Bulk uploading "search api" documents to appengine?

Question

We would like to upload about 30k entities to the datastore in one go, while also creating documents from strings associated with these entities.

This is to allow for partial search on strings which the datastore is not suited for.

However, we haven't been able to find any resources or documentation on how to bulk upload documents using the search api functionality.

How do we go about this?

We tried using the bulkloader, which keeps giving the following error

google.appengine.ext.db.KindError: No implementation for kind 'Prototype'

This was because we were trying to upload ndb models, but the error suggest that it was defaulting to db

We tried to hack our way around it and define the class as a db Model and upload it.
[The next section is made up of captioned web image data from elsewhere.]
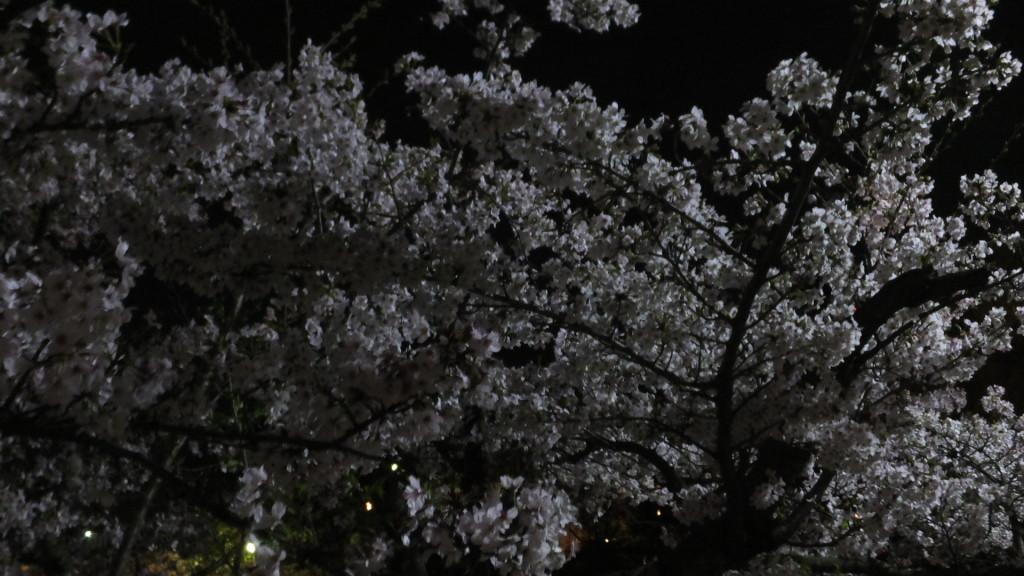 刈谷市亀城公園2016/04/04/2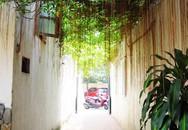 Thăm ngôi nhà ngập tràn sắc xanh tại Trung Kính - Hà Nội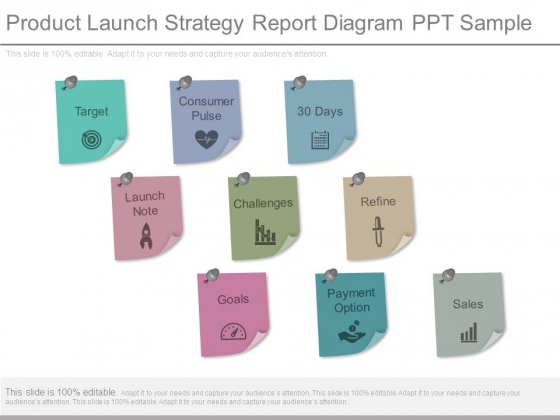 Product Launch Strategy Report Diagram Ppt Sample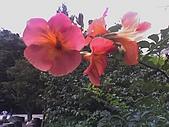 情定大飯店-華克山莊五日遊:03-08-06_1348.jpg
This works, and the data is uploaded to the datastore, however the post_put_hook doesn't work

Here's the code:

#models.py

import datetime
from google.appengine.ext import db
from google.appengine.tools import bulkloader


class PrototypeE(db.Model):
    #creating db Model of data
    p_id=db.StringProperty(indexed=True,required=True)
    p_name=db.StringProperty(required=True)
    p_val=db.IntegerProperty(required=True)
    p_lnk=db.StringProperty(required=True)
    p_src=db.StringProperty(choices=site_list)
    p_create_time=db.DateTimeProperty(auto_now_add=True)
    p_update_time=db.DateTimeProperty(auto_now=True)
    p_gen=db.StringProperty(choices=gen_list)
    p_img=db.StringProperty()
    p_cat=db.StringProperty()
    p_brd=db.StringProperty()
    p_keys=db.StringProperty()


    def _post_put_hook(self,Future):
        doc_key=Future.get_result()
        doc_id=doc_key.id()
        doc= search.Document(doc_id=unicode(doc_id),
        fields=[
        search.TextField(name="keywords",value=self.p_keys),
        search.NumberField(name="value",value=self.p_price)
        ])  #document
        logging.info(doc)
        try:
            index=search.Index(name="Store_Doc")
            index.put(doc)      #putting data into document
        except search.Error:
            logging.exception('Doc put failed')

And the loader:

#proto_loader.py

import datetime
from google.appengine.ext import ndb
from google.appengine.tools import bulkloader
import models



class ProtoLoader(bulkloader.Loader):
    def __init__(self):
    bulkloader.Loader.__init__(self, 'PrototypeE',
       [('p_id', str),
    ('p_name', str),
    ('p_val', int),
    ('p_lnk', str),
    ('p_src',str),
    ('p_gen',str),
    ('p_img',str),
    ('p_cat',str),
    ('p_brd',str),
    ('p_keys',str)
    ])

loaders = [ProtoLoader]

This succeeds in uploading the data to the datastore, but the hook is not called and no documents are created.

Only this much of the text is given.